Ceux qui suivent les médias internationaux voient et lisent comment, petit à petit, le tabou sur l'utilisation des armes nucléaires se relâche. Dans le passé, les armes nucléaires étaient notre « force de dissuasion » qui maintenait un « équilibre stable des puissances ». Avec la fin de la guerre froide et le développement - avec des programmes d'armement - de la Chine, ce château de cartes a été ébranlé. Les traités de désarmement ont été dénoncés les uns après les autres. Chaque semaine, on lit des articles sur les centaines de millions de morts que coûterait une attaque nucléaire aux États-Unis, en Russie ou en Asie. Dans les grands think tanks, les calculs ont commencé et les plans stratégiques sont en cours d'élaboration.
Nous sommes à un tournant. L'ordre mondial multilatéral de l'après-guerre n'existe plus. La Charte des Nations unies, censée garantir la paix, n'a jamais été pleinement mise en œuvre, notamment en ce qui concerne les interventions armées. Quiconque parcourt la liste des interventions militaires occidentales a encore du mal à croire que l'OTAN ne s'occupe que de notre sécurité. Selon l'Institut Tricontinental, rien qu'en 2022, il y a eu 317 interventions militaires de pays occidentaux dans des pays du Sud. Des millions de personnes ont été tuées dans des pays comme l'Afghanistan, l'Irak et la Syrie. Depuis la fin de la guerre froide, le nombre d'États membres de l'OTAN a doublé ! Les États-Unis possèdent plus de neuf cents bases militaires dans le monde.
Est-il donc irréalisable et trop ambitieux de demander un débat politique sérieux sur notre sécurité ? De défendre et de promouvoir les droits de l'homme ?
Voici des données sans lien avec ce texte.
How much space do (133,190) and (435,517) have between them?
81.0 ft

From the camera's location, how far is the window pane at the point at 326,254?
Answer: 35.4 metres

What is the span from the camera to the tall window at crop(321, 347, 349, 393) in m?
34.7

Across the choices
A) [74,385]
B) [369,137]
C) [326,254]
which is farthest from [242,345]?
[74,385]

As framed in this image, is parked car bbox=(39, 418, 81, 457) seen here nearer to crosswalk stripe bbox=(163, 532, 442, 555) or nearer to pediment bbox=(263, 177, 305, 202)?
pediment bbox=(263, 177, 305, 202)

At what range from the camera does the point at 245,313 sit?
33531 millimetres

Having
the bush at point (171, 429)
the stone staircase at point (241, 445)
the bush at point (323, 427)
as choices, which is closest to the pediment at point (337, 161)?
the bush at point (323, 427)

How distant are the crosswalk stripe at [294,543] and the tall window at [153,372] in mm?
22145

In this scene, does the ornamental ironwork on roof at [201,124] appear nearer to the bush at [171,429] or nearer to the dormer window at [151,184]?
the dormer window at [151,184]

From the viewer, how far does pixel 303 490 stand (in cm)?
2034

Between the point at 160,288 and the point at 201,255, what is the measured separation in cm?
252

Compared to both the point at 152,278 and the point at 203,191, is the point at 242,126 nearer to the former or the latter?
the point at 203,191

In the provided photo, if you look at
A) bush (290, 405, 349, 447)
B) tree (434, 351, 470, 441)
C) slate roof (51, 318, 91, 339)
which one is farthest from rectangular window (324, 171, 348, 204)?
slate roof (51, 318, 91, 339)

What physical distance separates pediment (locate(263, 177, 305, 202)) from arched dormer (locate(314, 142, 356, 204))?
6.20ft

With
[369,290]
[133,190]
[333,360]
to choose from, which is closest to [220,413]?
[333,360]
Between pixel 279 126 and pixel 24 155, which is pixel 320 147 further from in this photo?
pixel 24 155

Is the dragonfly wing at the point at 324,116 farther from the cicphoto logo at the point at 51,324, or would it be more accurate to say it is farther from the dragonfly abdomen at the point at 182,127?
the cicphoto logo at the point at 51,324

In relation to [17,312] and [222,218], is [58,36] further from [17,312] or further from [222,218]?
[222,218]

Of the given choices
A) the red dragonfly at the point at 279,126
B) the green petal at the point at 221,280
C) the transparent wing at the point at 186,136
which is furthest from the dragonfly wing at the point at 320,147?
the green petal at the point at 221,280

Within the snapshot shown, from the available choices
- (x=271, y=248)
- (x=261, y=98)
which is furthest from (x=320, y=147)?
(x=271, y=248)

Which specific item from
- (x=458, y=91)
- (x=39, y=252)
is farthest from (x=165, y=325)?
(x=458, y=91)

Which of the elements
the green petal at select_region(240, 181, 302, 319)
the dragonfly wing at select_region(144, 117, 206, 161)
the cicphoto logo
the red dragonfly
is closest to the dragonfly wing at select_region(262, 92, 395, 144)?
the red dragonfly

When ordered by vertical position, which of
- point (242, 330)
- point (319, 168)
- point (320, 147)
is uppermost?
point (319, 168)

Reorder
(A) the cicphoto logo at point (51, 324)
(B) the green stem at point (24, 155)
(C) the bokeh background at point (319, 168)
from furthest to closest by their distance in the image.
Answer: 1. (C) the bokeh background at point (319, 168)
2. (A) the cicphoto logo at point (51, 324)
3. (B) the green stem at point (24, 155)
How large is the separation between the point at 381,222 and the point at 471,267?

Quiconque veut bien se pencher sur les problèmes socio-économiques de l'Union européenne voit immédiatement quelles décisions difficiles doivent être prises. Si elle veut honorer les « engagements de l'OTAN » et dépenser 2 % pour la « défense » tout en « remettant de l'ordre dans nos budgets », il s'ensuivra inévitablement des coupes sombres dans les politiques sociales. Et oui, les gens veulent de la sécurité, de la sécurité humaine. Le coût de la vie augmente de jour en jour. Des milliers de personnes sont sans abri et la crise du logement est une réalité. Les listes d'attente pour les soins de santé se multiplient. Les services de garde d'enfants et de soins aux personnes âgées sont sous-financés. La pauvreté ne diminue pas et les inégalités augmentent. Avons-nous vraiment besoin de plus d'armes ?
Qu'attendons-nous pour mettre en œuvre une politique de sécurité dans le sens indiqué par Jeremy Corbyn ? Travailler à la « sécurité humaine », comme l'a suggéré l'ONU il y a des années ? De mettre fin au port d'armes et d'envisager une forme de neutralité ou de non-alignement et de coexistence pacifique ? Comme l'indiquait déjà le préambule de la Constitution de l'Organisation internationale du travail en 1919, « une paix durable n'est pas possible sans justice sociale ». Il s'agit d'un choix politique.